The attack on Instagram by the Chief of the Islamic Propaganda Organization in an open session of the parliament on Sunday has worried millions of Iranian Instagram users about possible plans to block the popular social media platform.
Addressing the parliament on Sunday, Mohammad Qomi said between 60 to 70 percent of the country's bandwidth is taken up by Instagram where he alleged 30 percent of all cyber-crime, 25 percent of crimes of "immorality", gambling and "non-standard propaganda" takes place. "There is no control on the cyberspace," he charged.
Instagram became the most popular social network in Iran after access to Telegram was blocked by a judicial order on 30 April 2018. Facebook was blocked several tears ago. Many Iranians now use Instagram -- the only social networking platform that is accessible without using a VPN or proxy -- for personal entertainment, networking or business on a daily basis.
Along with the recent arrests of Instagram influencers, Qomi's remarks in the parliament have widely been interpreted as a sign that the authorities have an urgent plan to block access to Instagram and worried many Iranians who use it for business.
A Twitter user in a post on Wednesday said he knows a person in the rural areas of Sistan and Baluchestan Province who with a group of others takes traditional needlework orders on Instagram. "Everyday she comes to me and worriedly asks if Instagram is going to be blocked," she wrote.
On June 14 the Law Enforcement Commander of Qom said the police have identified 885,000 websites and accounts with "criminal content over 70 percent of which were on Instagram".
In most instances, when Islamic Republic officials refer to crime on cyberspace they are pointing to either social content violating Islamic restrictions or to comments critical of the regime.
Social media use is extremely high in Iran, with at least 60 percent of the population regularly using messaging services, which are particularly potent during protests and civil unrest. Iran has experienced repeated widespread anti-regime protests in the last three years.

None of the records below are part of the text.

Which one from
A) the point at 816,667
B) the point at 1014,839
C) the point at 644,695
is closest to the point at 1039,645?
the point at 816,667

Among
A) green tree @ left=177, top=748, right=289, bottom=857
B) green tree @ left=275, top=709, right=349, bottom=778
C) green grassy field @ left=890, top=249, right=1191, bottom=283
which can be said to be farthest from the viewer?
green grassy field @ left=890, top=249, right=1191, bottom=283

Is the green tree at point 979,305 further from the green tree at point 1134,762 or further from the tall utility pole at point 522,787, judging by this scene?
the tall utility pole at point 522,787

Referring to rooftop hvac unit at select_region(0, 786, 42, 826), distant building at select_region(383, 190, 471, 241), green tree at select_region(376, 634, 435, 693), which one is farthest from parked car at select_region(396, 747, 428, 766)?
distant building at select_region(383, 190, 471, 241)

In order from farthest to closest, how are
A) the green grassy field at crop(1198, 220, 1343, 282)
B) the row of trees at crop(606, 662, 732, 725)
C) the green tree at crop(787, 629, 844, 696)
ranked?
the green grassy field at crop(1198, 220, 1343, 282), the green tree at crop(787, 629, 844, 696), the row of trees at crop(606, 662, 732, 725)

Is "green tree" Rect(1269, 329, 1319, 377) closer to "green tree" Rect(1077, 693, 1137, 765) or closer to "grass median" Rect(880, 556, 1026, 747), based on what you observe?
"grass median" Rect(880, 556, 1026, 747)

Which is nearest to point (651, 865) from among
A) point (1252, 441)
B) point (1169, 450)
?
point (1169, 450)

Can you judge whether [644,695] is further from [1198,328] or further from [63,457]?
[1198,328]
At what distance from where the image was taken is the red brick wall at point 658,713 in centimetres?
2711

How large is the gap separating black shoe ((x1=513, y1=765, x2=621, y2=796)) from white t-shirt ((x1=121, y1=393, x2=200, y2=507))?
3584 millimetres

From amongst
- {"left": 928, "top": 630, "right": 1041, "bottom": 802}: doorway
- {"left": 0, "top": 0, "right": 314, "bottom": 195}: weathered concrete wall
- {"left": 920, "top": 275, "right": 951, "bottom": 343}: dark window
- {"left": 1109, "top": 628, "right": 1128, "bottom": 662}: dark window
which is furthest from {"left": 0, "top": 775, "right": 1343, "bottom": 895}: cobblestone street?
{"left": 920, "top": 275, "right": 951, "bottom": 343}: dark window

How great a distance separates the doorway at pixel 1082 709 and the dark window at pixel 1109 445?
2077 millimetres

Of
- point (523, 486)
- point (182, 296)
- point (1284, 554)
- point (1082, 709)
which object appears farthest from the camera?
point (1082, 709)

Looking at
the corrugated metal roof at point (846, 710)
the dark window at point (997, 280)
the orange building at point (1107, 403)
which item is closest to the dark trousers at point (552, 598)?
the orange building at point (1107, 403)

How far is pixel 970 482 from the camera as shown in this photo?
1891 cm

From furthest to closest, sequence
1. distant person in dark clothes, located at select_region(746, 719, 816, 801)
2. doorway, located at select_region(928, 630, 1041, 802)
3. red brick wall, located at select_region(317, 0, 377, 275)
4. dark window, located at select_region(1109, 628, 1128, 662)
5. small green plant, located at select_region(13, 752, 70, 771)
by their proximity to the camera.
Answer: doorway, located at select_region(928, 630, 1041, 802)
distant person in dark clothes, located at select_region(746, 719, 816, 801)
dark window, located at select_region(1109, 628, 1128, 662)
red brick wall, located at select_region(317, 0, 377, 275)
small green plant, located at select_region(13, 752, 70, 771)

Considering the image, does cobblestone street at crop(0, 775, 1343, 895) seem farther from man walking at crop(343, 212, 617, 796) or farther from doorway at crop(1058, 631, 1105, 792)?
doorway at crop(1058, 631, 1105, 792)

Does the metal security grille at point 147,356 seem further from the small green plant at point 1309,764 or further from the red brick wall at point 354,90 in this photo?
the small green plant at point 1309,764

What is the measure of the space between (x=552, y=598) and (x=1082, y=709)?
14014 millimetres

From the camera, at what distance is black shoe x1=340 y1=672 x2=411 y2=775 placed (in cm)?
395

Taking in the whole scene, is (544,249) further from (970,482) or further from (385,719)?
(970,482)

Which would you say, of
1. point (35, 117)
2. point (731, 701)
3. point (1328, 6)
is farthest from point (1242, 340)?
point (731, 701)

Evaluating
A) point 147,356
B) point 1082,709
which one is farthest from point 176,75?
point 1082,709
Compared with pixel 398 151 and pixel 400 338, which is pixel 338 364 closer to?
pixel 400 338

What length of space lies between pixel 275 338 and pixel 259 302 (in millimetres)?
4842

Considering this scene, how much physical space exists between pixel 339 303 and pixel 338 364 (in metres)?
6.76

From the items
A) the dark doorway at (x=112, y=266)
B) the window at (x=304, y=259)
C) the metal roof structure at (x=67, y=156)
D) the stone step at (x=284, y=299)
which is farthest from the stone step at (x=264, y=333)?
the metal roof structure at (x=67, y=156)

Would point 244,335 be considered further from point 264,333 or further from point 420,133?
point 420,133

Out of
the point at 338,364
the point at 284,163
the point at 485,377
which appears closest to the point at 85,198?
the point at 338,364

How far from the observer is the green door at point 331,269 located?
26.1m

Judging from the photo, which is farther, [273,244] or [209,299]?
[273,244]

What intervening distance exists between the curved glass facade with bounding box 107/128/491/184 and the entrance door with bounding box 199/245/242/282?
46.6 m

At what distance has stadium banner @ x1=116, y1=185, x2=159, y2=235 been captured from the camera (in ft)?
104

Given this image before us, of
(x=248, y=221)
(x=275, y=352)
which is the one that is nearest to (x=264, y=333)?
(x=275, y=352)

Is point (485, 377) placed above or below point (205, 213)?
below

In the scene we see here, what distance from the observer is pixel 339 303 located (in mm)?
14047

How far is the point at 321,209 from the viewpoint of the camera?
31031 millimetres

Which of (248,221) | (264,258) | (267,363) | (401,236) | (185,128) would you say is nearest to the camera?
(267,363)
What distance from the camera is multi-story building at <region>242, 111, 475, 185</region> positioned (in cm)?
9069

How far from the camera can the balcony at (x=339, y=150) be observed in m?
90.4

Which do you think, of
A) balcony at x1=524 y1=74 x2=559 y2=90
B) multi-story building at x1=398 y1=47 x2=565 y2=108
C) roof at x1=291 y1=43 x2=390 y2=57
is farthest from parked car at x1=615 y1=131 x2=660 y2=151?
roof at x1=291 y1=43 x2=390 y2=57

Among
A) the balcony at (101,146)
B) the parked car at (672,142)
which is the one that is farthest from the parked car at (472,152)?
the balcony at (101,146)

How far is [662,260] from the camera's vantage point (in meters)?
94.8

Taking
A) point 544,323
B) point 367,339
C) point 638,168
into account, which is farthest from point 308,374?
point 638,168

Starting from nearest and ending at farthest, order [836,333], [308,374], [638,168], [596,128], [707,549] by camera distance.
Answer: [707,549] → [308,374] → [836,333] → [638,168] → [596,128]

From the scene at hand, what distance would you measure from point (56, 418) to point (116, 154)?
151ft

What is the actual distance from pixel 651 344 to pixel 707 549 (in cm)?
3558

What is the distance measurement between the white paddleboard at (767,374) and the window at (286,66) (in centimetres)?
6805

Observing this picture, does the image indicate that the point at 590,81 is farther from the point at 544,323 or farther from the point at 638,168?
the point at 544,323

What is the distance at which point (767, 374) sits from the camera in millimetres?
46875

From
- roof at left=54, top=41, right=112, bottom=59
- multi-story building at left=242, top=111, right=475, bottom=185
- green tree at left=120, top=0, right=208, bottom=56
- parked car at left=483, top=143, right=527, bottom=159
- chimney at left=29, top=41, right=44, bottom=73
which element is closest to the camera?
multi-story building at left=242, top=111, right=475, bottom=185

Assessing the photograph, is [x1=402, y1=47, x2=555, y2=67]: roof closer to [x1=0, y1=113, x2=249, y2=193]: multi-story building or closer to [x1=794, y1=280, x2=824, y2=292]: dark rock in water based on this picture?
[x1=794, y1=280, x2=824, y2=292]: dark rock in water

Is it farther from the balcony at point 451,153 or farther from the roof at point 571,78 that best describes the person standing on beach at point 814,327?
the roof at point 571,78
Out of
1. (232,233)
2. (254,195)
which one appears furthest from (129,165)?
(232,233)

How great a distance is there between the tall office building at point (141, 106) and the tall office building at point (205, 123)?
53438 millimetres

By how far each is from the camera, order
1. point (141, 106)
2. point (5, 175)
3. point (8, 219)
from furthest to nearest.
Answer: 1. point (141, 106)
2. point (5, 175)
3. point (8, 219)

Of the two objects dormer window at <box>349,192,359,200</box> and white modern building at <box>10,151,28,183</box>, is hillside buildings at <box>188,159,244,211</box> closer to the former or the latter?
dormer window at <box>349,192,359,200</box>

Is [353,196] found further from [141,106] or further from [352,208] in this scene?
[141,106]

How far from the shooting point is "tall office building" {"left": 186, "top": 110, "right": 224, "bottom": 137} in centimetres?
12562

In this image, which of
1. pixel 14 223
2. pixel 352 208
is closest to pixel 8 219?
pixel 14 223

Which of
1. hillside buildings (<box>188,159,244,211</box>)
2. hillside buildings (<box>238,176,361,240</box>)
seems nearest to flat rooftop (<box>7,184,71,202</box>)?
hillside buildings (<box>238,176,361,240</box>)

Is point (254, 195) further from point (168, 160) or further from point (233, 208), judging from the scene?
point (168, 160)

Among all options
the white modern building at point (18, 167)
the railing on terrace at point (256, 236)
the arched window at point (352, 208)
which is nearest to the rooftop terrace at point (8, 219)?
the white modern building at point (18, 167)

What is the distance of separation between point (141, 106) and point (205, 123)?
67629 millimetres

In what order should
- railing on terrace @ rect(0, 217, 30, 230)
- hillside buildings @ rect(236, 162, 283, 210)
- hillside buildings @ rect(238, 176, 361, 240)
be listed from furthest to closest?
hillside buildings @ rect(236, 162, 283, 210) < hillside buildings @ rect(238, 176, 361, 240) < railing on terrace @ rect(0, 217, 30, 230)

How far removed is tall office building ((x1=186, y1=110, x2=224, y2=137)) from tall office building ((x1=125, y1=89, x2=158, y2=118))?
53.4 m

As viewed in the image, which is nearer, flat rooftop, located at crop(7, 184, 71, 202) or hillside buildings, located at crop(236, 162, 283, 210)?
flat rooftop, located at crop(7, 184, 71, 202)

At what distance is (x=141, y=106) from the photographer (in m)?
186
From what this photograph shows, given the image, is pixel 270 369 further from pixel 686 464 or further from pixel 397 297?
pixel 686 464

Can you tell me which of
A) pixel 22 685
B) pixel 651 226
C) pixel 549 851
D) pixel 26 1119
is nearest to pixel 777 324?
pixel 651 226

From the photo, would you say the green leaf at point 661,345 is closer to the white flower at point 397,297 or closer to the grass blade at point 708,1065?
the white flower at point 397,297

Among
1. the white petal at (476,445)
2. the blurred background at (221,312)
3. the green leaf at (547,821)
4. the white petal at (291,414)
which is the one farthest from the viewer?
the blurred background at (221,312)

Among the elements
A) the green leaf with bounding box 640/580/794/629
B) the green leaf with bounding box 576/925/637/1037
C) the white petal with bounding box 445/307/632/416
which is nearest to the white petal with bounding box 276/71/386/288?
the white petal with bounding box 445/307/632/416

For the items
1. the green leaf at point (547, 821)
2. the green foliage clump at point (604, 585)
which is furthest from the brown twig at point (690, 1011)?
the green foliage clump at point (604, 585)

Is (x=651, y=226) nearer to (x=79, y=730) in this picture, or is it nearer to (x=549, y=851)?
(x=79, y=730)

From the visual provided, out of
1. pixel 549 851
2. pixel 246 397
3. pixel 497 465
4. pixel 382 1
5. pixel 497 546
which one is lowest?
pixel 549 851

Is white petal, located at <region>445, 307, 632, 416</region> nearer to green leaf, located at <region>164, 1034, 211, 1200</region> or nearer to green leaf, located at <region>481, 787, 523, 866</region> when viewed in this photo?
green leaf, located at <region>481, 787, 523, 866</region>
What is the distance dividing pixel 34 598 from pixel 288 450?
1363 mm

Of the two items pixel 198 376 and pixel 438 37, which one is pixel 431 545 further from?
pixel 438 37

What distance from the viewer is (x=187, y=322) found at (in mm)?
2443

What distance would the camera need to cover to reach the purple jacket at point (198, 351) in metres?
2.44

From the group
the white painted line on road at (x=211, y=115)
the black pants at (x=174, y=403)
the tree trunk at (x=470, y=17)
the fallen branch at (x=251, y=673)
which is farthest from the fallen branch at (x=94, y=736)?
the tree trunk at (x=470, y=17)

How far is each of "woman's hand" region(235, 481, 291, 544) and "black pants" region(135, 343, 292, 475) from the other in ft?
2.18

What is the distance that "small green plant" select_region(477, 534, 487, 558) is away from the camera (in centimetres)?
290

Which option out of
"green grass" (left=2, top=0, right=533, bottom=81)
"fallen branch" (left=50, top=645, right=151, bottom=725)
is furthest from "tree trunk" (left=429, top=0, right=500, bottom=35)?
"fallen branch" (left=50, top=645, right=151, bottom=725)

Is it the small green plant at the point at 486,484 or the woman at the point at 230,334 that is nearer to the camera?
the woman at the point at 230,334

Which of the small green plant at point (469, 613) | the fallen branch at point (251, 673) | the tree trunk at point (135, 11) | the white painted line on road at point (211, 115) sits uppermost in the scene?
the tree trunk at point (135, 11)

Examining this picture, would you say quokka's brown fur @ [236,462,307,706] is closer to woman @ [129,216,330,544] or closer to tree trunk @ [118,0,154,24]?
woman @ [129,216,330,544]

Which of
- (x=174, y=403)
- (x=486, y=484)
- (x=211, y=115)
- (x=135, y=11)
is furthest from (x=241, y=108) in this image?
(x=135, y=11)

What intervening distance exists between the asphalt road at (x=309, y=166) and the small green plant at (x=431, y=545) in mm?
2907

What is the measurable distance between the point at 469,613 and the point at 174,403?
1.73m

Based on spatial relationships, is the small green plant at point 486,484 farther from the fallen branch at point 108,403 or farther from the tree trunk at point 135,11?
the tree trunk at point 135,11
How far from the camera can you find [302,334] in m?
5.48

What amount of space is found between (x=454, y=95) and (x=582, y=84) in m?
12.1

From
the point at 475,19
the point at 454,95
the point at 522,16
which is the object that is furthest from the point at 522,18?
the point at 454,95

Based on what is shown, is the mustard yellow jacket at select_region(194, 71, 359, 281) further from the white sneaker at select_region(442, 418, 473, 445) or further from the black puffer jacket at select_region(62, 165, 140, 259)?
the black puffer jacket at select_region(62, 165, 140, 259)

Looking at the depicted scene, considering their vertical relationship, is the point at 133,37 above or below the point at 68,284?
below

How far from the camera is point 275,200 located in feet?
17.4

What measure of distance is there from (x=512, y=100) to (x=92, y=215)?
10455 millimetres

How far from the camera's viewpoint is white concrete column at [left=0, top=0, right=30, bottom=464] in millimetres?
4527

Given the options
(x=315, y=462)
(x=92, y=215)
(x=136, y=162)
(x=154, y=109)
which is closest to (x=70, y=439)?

Two days later the Deputy General and Revolutionary Prosecutor of Khorasan Razavi Province, Vali Qanbri-Rad said a case had been opened to identify Instagram influencers who "published obscene and immodest pictures showing them without the compulsory headscarf (hijab).
Qanbari-Rad said some of these influencers have been detained and others were released on bail. Those who said they regretted what they had done were ordered to participate "in cultural classes", he said.
Farid Modarresi a journalist in a Twitter post on June 15 said the attacks on social media are led by a hardliner group that want Instagram to be blocked before next year's presidential elections. "They want it to be done by the Rouhani administration so the next administration [which they believe is theirs] will not have to pay the political cost [of blocking the popular social network].
Hardliners may also be even more concerned about the role that Instagram -- particularly with its "live" option that practically provides an uncensored broadcast opportunity to rival candidates -- can play in the upcoming elections.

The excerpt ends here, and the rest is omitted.